Yes Wade, thanks for the attempt at showing me humility. I've had plenty of that in my life to date, and as a result, have absolutely zero respect for any kind of authority figure. Wisdom doesn't come from books, it comes from suffering and the tests put in front of each person. And sorry, but I call a cake eater that cause I have earned the right to do so.
As for God, I'm sure God appreciates all the unnecessary cleaning he is going to need to do, cause the world has no morality and a sick, twisted sense of right and wrong. Let's just all sit on our dead asses and watch the world go further into the depths of hell. People with any kind of knowledge of these things who do absolutely nothing but watch and say it's up to God to take care of it all, are worse than those doing the evil deeds. We have responsibilities on Earth other than accumulating wealth.
Originally Posted by: DakotaT
Well, at the risk of being called an ostrich (not for the first time), or getting you (or others here) even more pissed at me that you might already be, I will only say that, yes, we have other responsibilities than wealth accumulation. If I am going to strive to obey the Great Commandment, then it's my obligation to strive to follow Him and his example. And that does mean doing a number of things and not just mouthy the airy-fairy "love they neighbor" platitudes. (which wasn't my intention with my first post) Some of them tough things.

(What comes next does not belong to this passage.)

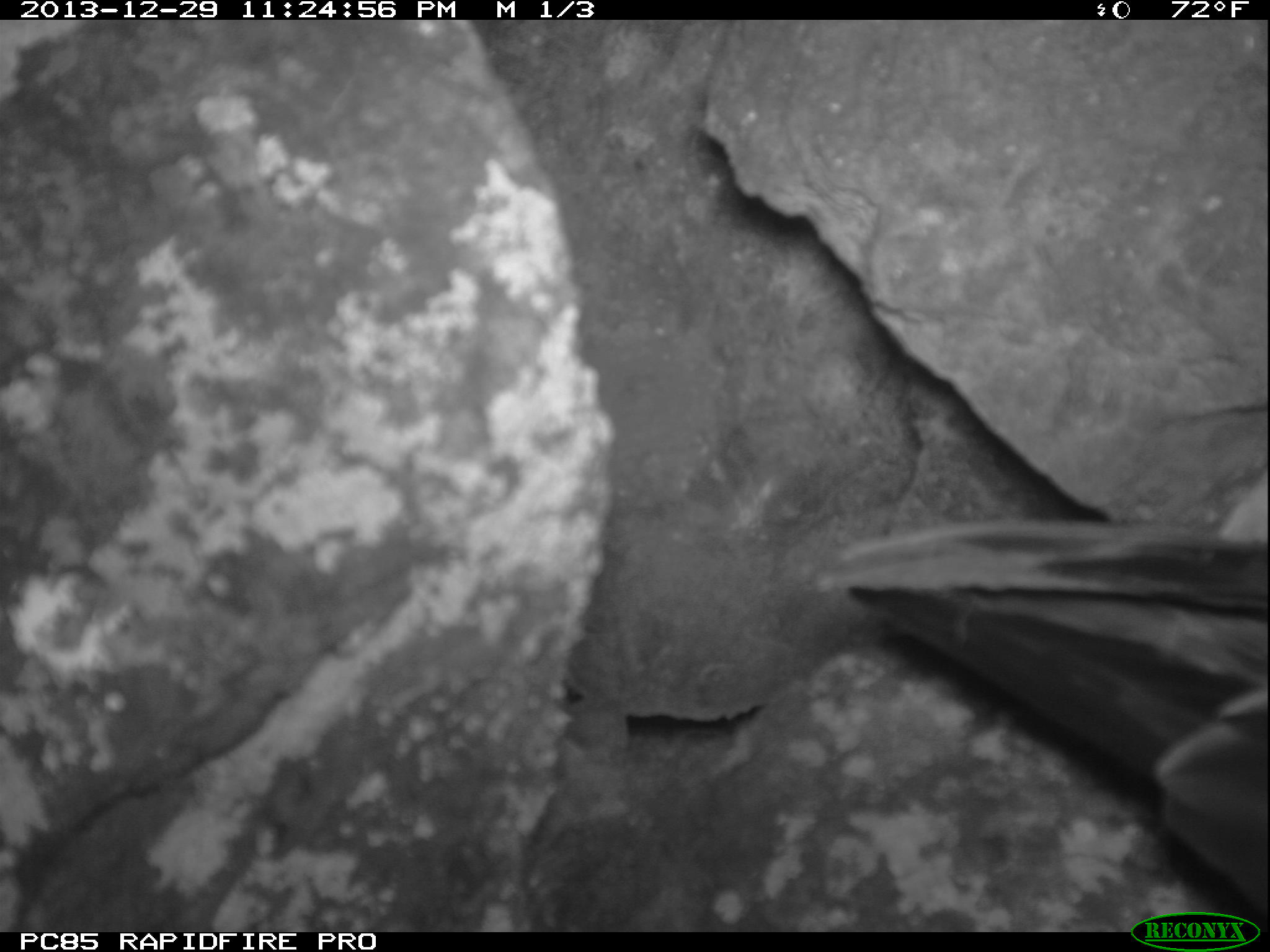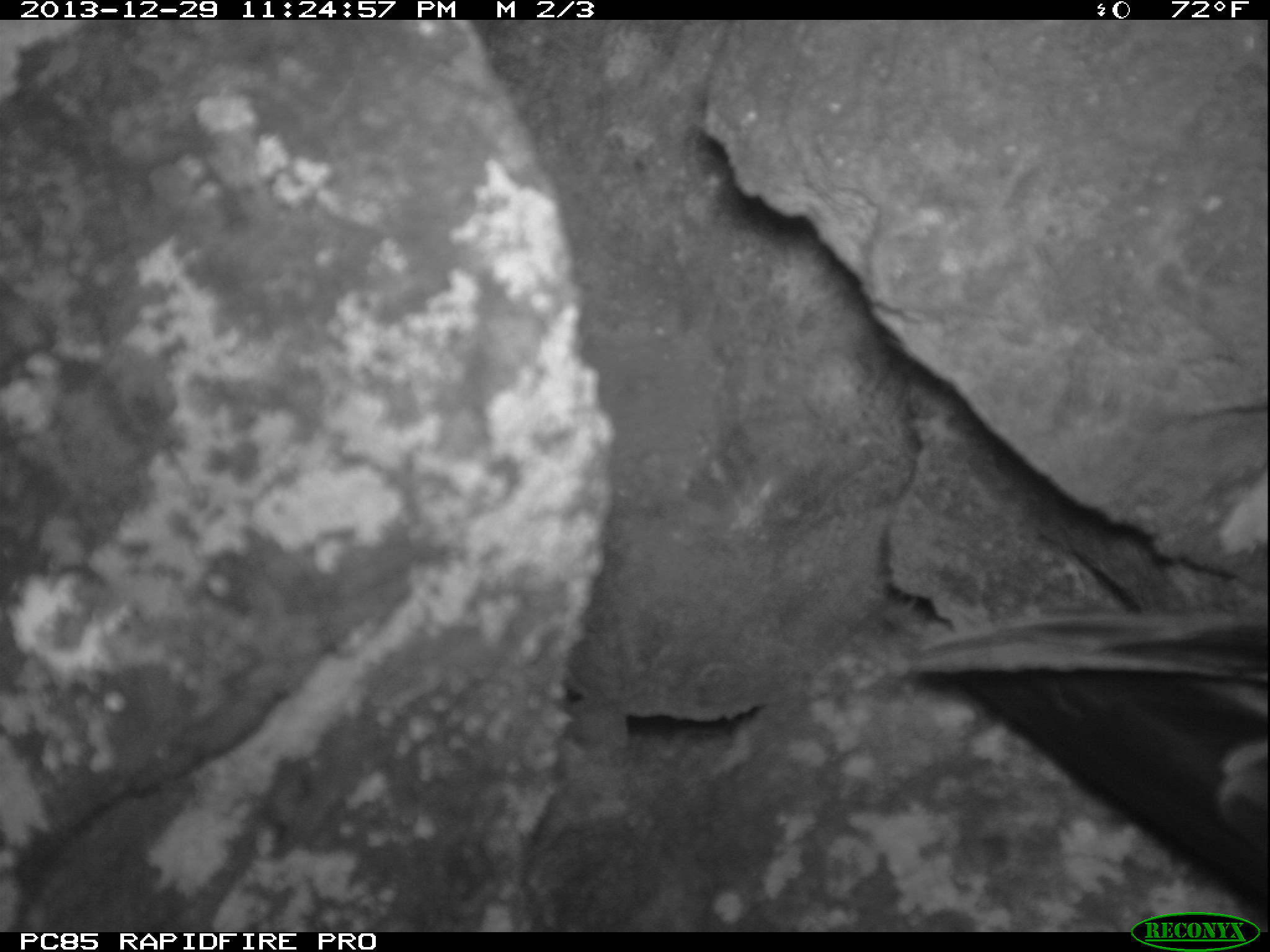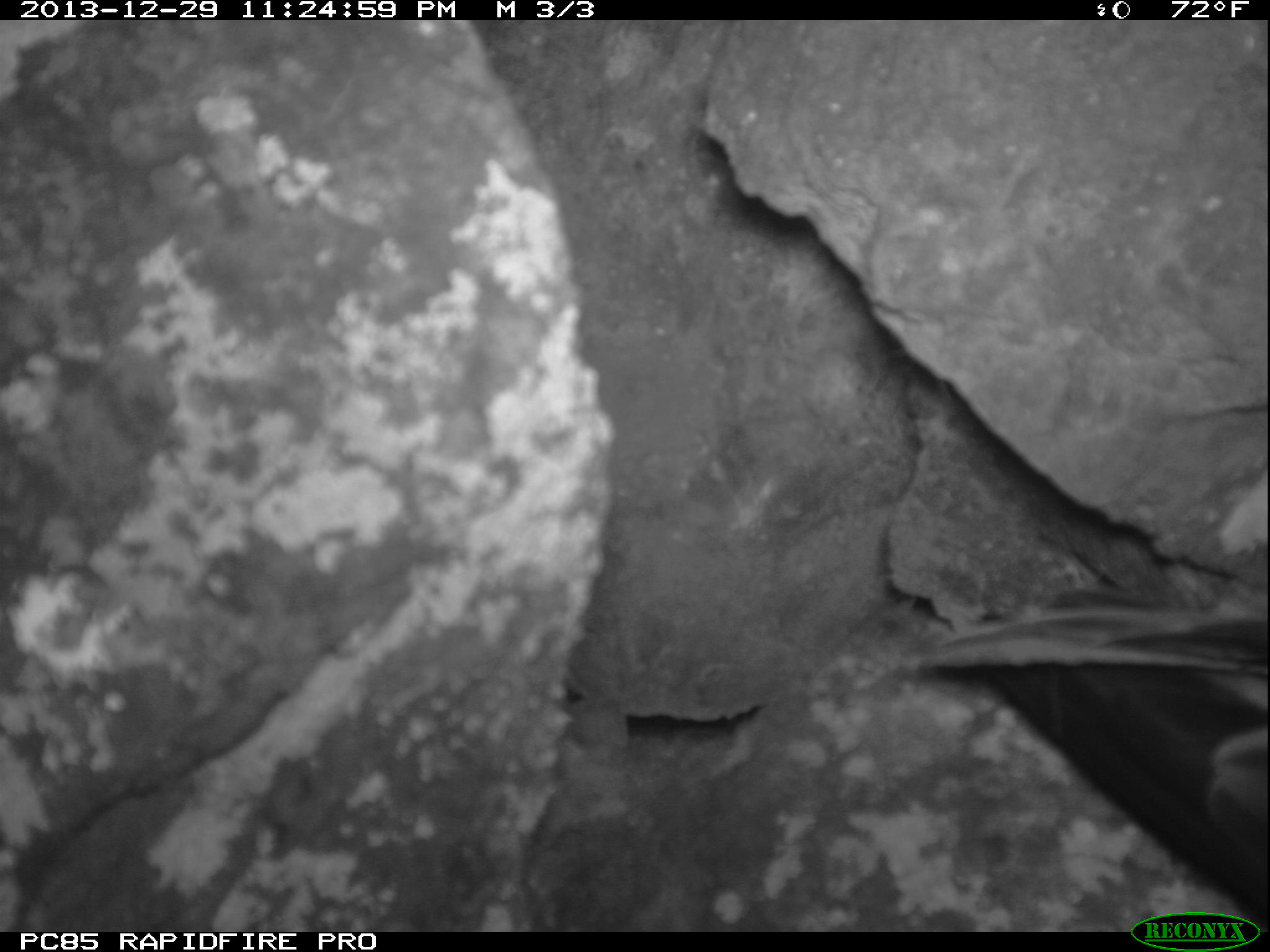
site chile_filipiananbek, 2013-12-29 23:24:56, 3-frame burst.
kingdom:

The tough part, though is figuring out what I'm supposed to do, isn't it? Especially if my starting point is -- as I think it has to be -- admitting that in the depths of my humanity I'm just as much a cake-eater as everyone else is. Oh, maybe I haven't committed particular sins of action like various scumbags and gratuitous seekers of wealth have. But when it comes to the biggie sins -- the seven deadlies, if you will -- I've committed them all, many, many times. Far too often to claim superiority in the only eyes that matter.
Take capital punishment, since in a sense that seems to be where part of the dispute here lies
I'm sort of not against capital punishment, actually. At least I don't see myself standing with most of those who usually claim to be its opponents. In theory at least, since I believe there may be some acts so heinous, some souls irredeemable, that execution is the appropriate response.
But I'm also no longer able to call myself a proponent of it, either. Because I can't say that I'd be willing to pull the trigger or make the lethal injection or whatever.
If the next Hitler or the next bin Laden were standing in front of me with his finger on a nuke's "Boom" button, sure, and the only way to stop him is to kill him first, sure, that I could do. But that's not capital punishment, and its not ridding the world of a scumbag cake-eater. It's simply self-defense and the defense of others.
But if that scumbag is already in handcuffs or in a concrete cell with six guards and concertina wire? Then I couldn't. Because then its me claiming what is God's prerogative.
Then it's not me "leaving it up to God". Then it's me claiming my judgment is superior to His. And that's the sin of pride all over again.
I don't know why God suffers evil to live. I don't get it at all, quite frankly. But I do believe He has His reasons. And I do believe that because they are His reasons, they are good ones. And that if He thinks I need to know, He'll explain it to me, either in this world or the next.
Meanwhile, I'll act as if part of the reason is that he must be suffering evil to live because he is still hoping for that evildoer to repent, to put his fate in His hands. And I'll suffer evil with Him.
Or, if you prefer, be an ostrich.
Because to me, that's what's being responsible means.
But that's me. It may not be the right response for you. I would rather you read God the way I do, but I don't claim to know what God wants of you. My knowledge of God's will is not sufficient -- and I am starting to believe it will never be sufficient -- for me to claim authority for knowing what another person ought to do in pursuit of His Great Commandment. All I know for sure is that I want you to make your decisions believing that they do so following that Commandment.
Because if you do, or then I know God is happy with you. And that is all that matters.
And do not be conformed to this world, but be transformed by the renewing of your mind, that you may prove what is that good and acceptable and perfect will of God.